[[ EXCERPTED PASSAGE open ]]
OUR BOARD AND MANAGEMENT OPPOSE THIS PROPOSAL AND RECOMMEND A VOTE AGAINST IT FOR THE FOLLOWING REASONS:

 

We strongly oppose importation of prescription medicines from Canada and other foreign sources into the United States because it is illegal and unsafe and does not meaningfully address the requirements of needy and uninsured patients.

 

The U.S. Food and Drug Administration has consistently stated that the actions referenced in the proposal by state and local governmental agencies and others to facilitate importation violate federal laws against drug importation and are unsafe for patients. Although Congress has debated legislation to amend current federal law in this area, commercial importation in the manner implicitly endorsed by the proposal remains illegal.

 

In voting on this proposal, we urge stockholders to consider the findings of the “Report on Prescription Drug Importation,” which was issued and delivered to Congress in December 2004 by a Task Force of leading experts commissioned by the U.S. Department of Health and Human Services. The Report was the product of extensive study of available data and solicitation of public comment by the Task Force. The full text of the Report is available on the Internet at www.hhs.gov/importtaskforce. The Report includes the following findings:

 

   

U.S. consumers currently purchasing drugs from overseas generally are doing so at significant safety risk and in violation of law;

 

   

There are very significant safety and economic issues that must be addressed before permitting importation of prescription drugs;

 

   

The public expectation that most imported drugs are less expensive than U.S. drugs generally is not true;

 

   

Total savings to consumers from legalized importation would be a small percentage relative to total U.S. drug spending; and

 

   

Legalized importation likely would adversely affect the future development of new drugs for U.S. consumers, resulting in introduction of roughly between four and 18 fewer new drugs per decade.
[[ EXCERPTED PASSAGE closed ]]
### [EXERCISE AIM]
Transcribe the passage on prescription drug importation from "Total savings to" to "drugs per decade.".
[[ INFORMATION SUPPLIED open ]]
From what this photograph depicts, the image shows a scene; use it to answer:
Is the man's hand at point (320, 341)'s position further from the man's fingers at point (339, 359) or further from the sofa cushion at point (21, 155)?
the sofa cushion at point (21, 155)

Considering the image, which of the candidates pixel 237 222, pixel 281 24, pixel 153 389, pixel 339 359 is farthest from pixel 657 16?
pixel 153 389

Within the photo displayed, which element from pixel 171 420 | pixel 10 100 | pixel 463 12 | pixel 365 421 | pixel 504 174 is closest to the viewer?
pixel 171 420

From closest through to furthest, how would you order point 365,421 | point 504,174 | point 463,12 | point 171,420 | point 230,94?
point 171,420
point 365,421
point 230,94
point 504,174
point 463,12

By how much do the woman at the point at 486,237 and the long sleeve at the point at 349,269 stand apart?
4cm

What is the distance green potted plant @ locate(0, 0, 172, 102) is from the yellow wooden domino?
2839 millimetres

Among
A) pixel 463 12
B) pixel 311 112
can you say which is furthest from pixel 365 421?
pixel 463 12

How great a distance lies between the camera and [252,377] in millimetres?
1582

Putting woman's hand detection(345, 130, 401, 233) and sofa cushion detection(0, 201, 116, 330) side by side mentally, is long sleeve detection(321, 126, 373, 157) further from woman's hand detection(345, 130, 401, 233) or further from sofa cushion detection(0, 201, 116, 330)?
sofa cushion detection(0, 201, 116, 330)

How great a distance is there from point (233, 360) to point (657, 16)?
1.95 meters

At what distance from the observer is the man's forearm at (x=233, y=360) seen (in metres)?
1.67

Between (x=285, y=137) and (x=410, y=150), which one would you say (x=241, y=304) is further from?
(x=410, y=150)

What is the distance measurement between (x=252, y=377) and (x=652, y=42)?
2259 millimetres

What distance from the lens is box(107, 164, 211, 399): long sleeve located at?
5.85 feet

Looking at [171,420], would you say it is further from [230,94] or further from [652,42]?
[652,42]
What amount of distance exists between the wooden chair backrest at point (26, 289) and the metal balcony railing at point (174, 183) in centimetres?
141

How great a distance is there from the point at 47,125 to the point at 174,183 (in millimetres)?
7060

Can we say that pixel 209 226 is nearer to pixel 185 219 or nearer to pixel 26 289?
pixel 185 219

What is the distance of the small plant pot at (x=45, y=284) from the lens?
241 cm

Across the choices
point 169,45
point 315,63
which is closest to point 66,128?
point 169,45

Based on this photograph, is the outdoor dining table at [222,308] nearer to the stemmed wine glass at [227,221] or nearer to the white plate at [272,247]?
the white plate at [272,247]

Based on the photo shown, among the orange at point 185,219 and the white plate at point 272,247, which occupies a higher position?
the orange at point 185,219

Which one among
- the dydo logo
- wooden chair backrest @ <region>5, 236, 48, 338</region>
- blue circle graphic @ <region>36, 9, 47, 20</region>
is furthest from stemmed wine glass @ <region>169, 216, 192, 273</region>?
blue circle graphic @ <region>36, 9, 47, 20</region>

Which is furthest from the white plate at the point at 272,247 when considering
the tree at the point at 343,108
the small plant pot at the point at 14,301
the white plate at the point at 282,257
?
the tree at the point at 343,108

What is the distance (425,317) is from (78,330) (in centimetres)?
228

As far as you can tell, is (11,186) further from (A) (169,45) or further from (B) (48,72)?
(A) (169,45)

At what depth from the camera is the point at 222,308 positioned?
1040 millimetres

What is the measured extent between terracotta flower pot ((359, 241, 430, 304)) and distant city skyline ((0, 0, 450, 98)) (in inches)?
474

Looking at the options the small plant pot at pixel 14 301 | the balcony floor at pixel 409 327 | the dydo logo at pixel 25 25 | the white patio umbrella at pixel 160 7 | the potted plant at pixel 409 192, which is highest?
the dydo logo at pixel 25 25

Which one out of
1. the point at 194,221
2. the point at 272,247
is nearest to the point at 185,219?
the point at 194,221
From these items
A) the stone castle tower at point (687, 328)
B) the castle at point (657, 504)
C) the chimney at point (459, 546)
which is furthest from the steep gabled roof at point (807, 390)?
[[ INFORMATION SUPPLIED closed ]]
### [ANSWER SPACE]
Total savings to consumers from legalized importation would be a small percentage relative to total U.S. drug spending; and

 

   

Legalized importation likely would adversely affect the future development of new drugs for U.S. consumers, resulting in introduction of roughly between four and 18 fewer new drugs per decade.